Generates fancy HTML5 or PDF slideshows from Markdown sources
Options:
-h, --help show this help message and exit
-b, --debug Will display any exception trace to stdin
-d FILE, --destination=FILE
The path to the to the destination file: .html or .pdf
extensions allowed (default: presentation.html)
-e ENCODING, --encoding=ENCODING
The encoding of your files (defaults to utf8)
-i, --embed Embed base64-encoded images in presentation
-t FILE, --template=FILE
The path to a Jinja2 compatible template file
-o, --direct-ouput Prints the generated HTML code to stdin; won't work
with PDF export
-q, --quiet Won't write anything to stdin (silent mode)
-v, --verbose Write informational messages to stdin (enabled by
default)

-=-=-=-=-

§ **STATED PROBLEM 1**:
Transcribe the command-line help text from "-e ENCODING, --encoding=ENCODING" up to and including "stdin (silent mode)".

§ **MATERIAL SUPPLIED**:
-=-=-=-=-

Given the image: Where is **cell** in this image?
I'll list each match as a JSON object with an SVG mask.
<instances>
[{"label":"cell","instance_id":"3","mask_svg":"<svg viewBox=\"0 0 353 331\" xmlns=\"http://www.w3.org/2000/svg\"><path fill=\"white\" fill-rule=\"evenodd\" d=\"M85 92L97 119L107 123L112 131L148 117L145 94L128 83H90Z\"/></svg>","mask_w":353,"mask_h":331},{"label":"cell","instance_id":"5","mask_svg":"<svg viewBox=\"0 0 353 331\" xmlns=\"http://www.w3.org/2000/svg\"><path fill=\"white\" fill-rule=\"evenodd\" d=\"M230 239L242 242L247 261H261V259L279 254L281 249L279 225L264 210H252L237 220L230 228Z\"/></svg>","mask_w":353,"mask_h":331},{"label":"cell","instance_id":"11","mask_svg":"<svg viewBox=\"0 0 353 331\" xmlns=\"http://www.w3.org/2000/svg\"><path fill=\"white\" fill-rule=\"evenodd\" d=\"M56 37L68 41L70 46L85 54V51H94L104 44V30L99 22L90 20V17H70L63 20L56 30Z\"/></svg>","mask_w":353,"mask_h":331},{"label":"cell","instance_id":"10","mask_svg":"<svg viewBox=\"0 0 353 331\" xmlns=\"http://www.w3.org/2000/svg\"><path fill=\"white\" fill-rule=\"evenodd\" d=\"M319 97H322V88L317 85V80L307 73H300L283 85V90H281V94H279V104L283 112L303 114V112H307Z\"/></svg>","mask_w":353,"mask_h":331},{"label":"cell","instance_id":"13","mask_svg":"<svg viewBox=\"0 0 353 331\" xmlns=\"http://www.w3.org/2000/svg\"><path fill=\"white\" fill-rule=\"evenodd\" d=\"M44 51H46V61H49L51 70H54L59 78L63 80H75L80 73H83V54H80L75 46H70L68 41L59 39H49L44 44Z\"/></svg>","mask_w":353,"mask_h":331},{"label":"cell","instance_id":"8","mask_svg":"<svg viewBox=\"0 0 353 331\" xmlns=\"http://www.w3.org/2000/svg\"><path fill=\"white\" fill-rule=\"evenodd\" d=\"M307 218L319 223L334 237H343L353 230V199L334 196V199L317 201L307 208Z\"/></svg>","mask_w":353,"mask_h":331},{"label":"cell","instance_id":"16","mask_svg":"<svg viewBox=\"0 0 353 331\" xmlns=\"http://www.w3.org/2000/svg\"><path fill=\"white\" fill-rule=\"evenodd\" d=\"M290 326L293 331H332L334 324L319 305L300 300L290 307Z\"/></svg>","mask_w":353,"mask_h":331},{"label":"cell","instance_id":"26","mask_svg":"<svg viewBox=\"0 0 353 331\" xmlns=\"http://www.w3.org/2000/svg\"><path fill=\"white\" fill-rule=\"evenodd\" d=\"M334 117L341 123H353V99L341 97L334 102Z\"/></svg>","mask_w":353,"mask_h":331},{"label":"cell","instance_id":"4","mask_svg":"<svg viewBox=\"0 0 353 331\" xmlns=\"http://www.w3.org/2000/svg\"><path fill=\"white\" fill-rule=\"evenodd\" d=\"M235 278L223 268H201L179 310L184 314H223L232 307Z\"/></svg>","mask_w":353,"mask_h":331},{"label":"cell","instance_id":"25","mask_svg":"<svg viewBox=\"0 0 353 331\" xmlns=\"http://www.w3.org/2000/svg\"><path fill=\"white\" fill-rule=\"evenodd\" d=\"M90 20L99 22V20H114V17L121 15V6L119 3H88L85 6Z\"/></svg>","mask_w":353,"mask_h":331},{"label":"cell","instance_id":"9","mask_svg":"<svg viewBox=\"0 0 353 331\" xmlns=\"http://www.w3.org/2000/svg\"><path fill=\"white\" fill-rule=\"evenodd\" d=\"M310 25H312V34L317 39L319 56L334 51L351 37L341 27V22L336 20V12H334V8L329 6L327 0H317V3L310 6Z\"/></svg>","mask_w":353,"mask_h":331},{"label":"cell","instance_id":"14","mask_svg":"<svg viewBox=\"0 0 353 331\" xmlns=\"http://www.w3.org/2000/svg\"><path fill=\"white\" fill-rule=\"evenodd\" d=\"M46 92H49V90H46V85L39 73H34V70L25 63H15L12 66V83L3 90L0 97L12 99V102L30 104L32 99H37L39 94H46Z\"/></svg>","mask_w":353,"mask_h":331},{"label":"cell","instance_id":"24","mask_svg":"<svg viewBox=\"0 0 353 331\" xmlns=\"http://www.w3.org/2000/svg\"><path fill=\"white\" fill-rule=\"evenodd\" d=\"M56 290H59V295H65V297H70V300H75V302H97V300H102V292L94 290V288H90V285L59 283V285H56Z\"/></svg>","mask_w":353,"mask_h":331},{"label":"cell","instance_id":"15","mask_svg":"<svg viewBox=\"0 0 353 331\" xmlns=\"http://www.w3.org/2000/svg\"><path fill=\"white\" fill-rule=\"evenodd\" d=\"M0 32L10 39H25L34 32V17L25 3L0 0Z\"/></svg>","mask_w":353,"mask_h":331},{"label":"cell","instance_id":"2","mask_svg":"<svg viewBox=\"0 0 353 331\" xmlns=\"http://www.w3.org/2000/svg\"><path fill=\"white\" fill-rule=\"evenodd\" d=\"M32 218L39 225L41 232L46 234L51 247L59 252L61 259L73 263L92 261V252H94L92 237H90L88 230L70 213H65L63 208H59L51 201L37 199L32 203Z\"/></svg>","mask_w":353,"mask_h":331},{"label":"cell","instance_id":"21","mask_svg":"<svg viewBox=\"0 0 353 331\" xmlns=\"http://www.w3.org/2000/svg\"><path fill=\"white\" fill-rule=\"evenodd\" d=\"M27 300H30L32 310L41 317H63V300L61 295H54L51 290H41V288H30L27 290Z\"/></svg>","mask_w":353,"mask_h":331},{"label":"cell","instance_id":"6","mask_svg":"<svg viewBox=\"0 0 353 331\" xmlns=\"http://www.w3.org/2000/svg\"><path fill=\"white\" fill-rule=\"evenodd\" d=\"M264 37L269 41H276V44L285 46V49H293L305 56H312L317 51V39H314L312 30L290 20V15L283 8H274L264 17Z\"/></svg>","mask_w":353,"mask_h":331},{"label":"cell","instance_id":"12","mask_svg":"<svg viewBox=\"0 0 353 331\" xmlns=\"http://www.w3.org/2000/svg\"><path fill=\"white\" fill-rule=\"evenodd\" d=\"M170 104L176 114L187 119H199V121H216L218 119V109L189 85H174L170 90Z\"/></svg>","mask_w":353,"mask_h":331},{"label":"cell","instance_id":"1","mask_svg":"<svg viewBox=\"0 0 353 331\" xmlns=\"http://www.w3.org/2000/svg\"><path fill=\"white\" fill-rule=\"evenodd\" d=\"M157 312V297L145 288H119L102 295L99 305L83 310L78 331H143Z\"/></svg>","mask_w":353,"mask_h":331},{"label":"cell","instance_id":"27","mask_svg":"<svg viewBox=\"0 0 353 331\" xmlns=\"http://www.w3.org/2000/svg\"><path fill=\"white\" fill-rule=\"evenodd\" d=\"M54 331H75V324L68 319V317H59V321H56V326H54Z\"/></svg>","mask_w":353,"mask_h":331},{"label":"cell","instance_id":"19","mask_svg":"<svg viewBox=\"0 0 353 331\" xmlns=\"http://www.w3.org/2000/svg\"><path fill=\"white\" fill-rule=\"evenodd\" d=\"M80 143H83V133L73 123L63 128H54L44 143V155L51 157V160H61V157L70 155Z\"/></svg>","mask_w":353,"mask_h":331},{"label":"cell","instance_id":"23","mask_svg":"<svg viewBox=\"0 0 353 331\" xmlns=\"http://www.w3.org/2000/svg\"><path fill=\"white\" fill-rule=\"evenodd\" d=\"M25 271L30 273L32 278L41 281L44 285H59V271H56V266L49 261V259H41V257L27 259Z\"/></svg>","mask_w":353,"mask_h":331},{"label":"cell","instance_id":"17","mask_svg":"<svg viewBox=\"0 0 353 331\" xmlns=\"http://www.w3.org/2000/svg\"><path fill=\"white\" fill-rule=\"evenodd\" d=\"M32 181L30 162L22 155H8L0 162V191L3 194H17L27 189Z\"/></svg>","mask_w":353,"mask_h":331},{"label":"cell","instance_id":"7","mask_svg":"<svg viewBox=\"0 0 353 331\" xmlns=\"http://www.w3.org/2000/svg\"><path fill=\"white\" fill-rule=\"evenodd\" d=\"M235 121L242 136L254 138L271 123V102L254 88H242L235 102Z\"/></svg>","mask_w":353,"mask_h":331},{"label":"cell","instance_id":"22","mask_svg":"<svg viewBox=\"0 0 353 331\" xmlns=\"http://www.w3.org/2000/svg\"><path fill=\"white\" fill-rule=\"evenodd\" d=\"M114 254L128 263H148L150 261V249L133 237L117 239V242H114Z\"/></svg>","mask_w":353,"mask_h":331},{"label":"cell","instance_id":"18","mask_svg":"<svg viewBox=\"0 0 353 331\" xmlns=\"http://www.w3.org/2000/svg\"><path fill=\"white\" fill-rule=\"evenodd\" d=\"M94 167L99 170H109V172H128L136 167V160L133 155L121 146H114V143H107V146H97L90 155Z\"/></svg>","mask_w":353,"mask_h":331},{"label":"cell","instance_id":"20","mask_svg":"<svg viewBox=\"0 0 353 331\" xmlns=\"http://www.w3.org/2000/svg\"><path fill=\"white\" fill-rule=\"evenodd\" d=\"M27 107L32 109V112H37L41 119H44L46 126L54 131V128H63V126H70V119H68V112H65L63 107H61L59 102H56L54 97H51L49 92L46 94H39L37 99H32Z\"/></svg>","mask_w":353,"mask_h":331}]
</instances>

-=-=-=-=-

§ **STATED PROBLEM 2**:
In the rows, rewrite everything from the first line up to and including the line with "<instances>", putting "result" in place of "match" and changing nothing else.

§ **COMPLETE OUTPUT 1**:
-e ENCODING, --encoding=ENCODING
The encoding of your files (defaults to utf8)
-i, --embed Embed base64-encoded images in presentation
-t FILE, --template=FILE
The path to a Jinja2 compatible template file
-o, --direct-ouput Prints the generated HTML code to stdin; won't work
with PDF export
-q, --quiet Won't write anything to stdin (silent mode)

§ **COMPLETE OUTPUT 2**:
Given the image: Where is **cell** in this image?
I'll list each result as a JSON object with an SVG mask.
<instances>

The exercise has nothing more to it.